> **Texte fourni**
"""

Climat : grand écart entre les citoyens mobilisés et les politiques à contre-sens

Dans cette tribune, Laure Verhaeghe, présidente de Lendosphere, alerte sur le recul des politiques écologiques malgré un large soutien citoyen. Elle dénonce le fossé croissant entre aspirations populaires et décisions politiques, tout en saluant l’essor des mobilisations démocratiques et financières en faveur de la transition énergétique.

Moratoire (avorté) sur les énergies renouvelables, réintroduction d’un néonicotinoïde, détricotage européen du Green Deal, abandon du zéro artificialisation nette, sans parler des attaques ouvertes contre le climat et l’environnement de l’autre côté de l’Atlantique… Le "backlash" écologique est partout à l’œuvre, en tapant sur une écologie qui serait punitive et liberticide selon les gardiens d’un temple archaïque, arcboutés sur des intérêts et un référentiel en fin de cycle – économique, politique, écologique.

Pourtant, les records continuent de s’égrainer au fil des jours : 2024 est la première année à dépasser le seuil de +1,5°C, la dernière décennie a été la plus chaude jamais enregistrée, les événements climatiques extrêmes – d’une fréquence et d’une ampleur sans précédent – ont coûté 310 milliards d’euros dans le monde l’année dernière, dont 5 milliards à la France.

La désinformation sur les sujets climatiques, amplifiée par les "ingénieurs du chaos" décrits par Giuliano da Empoli, n’arrêtera pas le processus à l’œuvre et leurs conséquences sur chacun : la moitié des maisons individuelles dans l’Hexagone est concernée par les effets des dérèglements climatiques (retrait-gonflement des argiles, inondations, feux, etc.), les premières zones blanches de l’assurance apparaissent et le sort des réfugiés climatiques va devenir de plus en plus pressant – y compris en France.

Mais selon l’IDDRI et Parlons Climat, nous nous situons à la fin d’une phase de sensibilisation, et non face à un retournement de l’opinion. Cette phase de sensibilisation démarrée dans les années 1970 a donné lieu à la création du GIEC à la fin des années 1980 et au Protocole de Kyoto en 1997. La science climatique a placé le sujet des émissions de gaz à effet de serre à l’agenda politique international et, en parallèle, les organisations militantes ont porté ces sujets au cœur du grand public. Ces deux mouvements ont réussi à construire un rapport de force entre une mobilisation initialement minoritaire et des "normes majoritaires", à faire adopter des lois et à améliorer la préoccupation des citoyens pour la cause.

"""

> **Données fournies**
"""

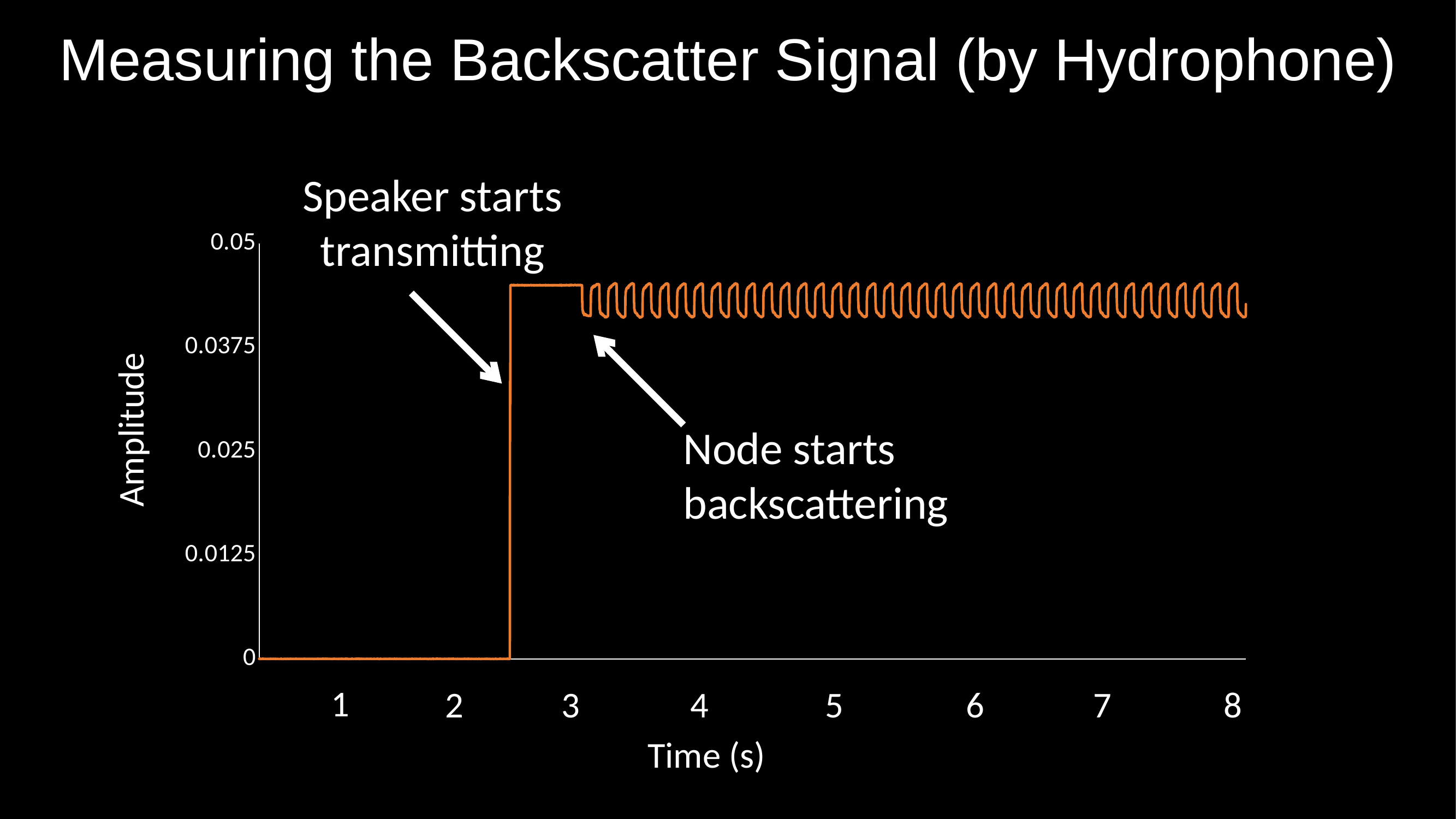
What is the title of the slide's chart? Measuring the Backscatter Signal (by Hydrophone) Does the amplitude rise or fall between time 2 s and time 3 s? rise Is the amplitude at time 4 s greater or less than 0.0375? greater What is the label of the y axis? Amplitude What is the highest value shown on the x axis? 8 What kind of chart is shown on the slide? line chart Is the amplitude at time 2 s greater or less than 0.025? less Is the amplitude at time 1 s greater or less than 0.0125? less Which is larger, the amplitude at time 1 s or the amplitude at time 5 s? time 5 s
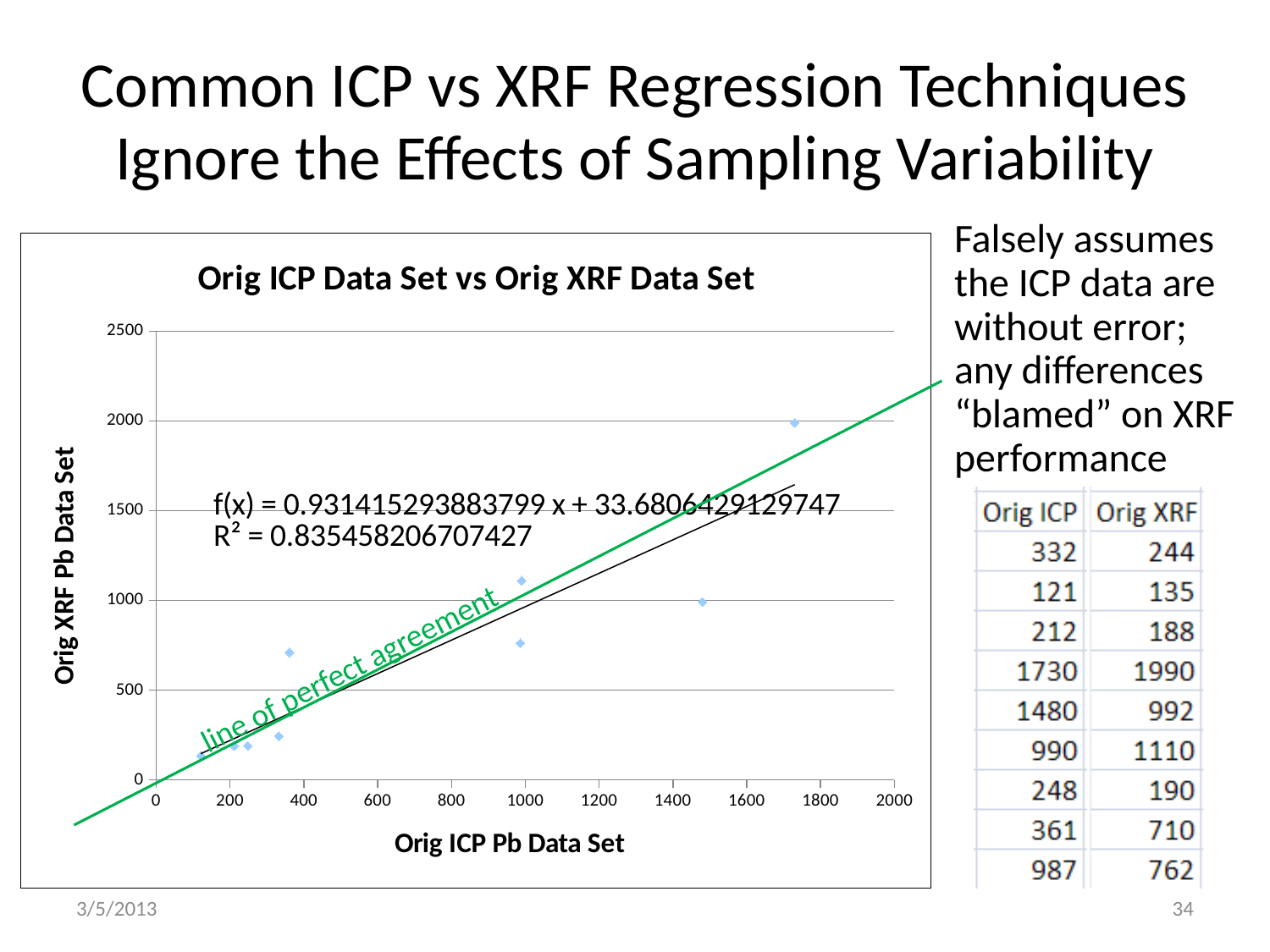
What kind of chart is shown on the slide? scatter chart How many data points are plotted on the chart? 9 Which Orig ICP value corresponds to the highest Orig XRF Pb value on the chart? 1730 According to the table, what is the Orig XRF value for the point with Orig ICP value 1730? 1990 Do the Orig XRF Pb values generally rise or fall as the Orig ICP Pb values increase along the x axis? rise Which Orig ICP value corresponds to the lowest Orig XRF Pb value on the chart? 121 What is the R² value shown on the chart? 0.835458206707427 What is the label of the green line drawn on the chart? line of perfect agreement Is the Orig XRF value for the point with Orig ICP value 361 greater or less than 500? greater What is the title of the chart? Orig ICP Data Set vs Orig XRF Data Set Is the Orig XRF value for the point with Orig ICP value 1730 greater or less than 1500? greater What is the trendline equation shown on the chart? f(x) = 0.931415293883799 x + 33.6806429129747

"""

> **Consigne**
Poursuivez la tribune sur le climat en reprenant juste après sa dernière phrase.

> **Résultat**
Si certains agitent l’éco-terrorisme comme un chiffon rouge pour mieux cristalliser des oppositions stériles et conflictuelles, les citoyens agissent avec les outils démocratiques et financiers pour pérenniser et faire croître la transition écologique à l’œuvre."

La mobilisation n’est plus minoritaire et le décalage se creuse entre la part des citoyens appelant la transition de leurs vœux, et les normes et discours qui continuent d’être adoptés et endossés par les partisans d’un monde à bout de souffle et d’idées. Deux secteurs l’illustrent : l’agriculture et l’énergie. 83 % des Français sont favorables à la réduction des pesticides, mais l’adoption début juillet de la Loi Duplomb réintroduit un néonicotinoïde interdit depuis 2020.

La réaction ne s’est pas fait attendre, et la mobilisation citoyenne contre cette loi démontre la diversité et le dynamisme de cette nouvelle majorité : la pétition pour son abrogation compte plus de 1,8 million de signatures en une dizaine de jours. Dans l’énergie, 84 % des Français ont une bonne opinion des énergies renouvelables, et 94 % des riverains d’installations éoliennes ou solaires !

Les tribunes anti-renouvelables illustrent à la fois une incompréhension fondamentale des enjeux du secteur énergétique et des aspirations des citoyens. Le financement participatif est un bon moyen de quantifier cette majorité silencieuse et de lui donner l’opportunité d’exprimer son soutien de façon efficace et positive. La campagne sur Ulule, menée par the Shift Project, a réuni en quelques jours plus de 4,6 M€ grâce à plus de 36 000 contributions. En jeu : le financement du programme d’action "Décarbonons la France" sur 20 chantiers clés, en vue de la présidentielle 2027. Sur les plateformes d’investissement dans les énergies renouvelables, les chiffres ne cessent de progresser depuis 10 ans, pour atteindre aujourd’hui plus 150 000 investisseurs inscrits et 1,3 milliard investis dans plus de 1 500 opérations d’énergies renouvelables.

Si certains agitent l’éco-terrorisme comme un chiffon rouge pour mieux cristalliser des oppositions stériles et conflictuelles, les citoyens agissent avec les outils démocratiques et financiers pour pérenniser et faire croître la transition écologique à l’œuvre.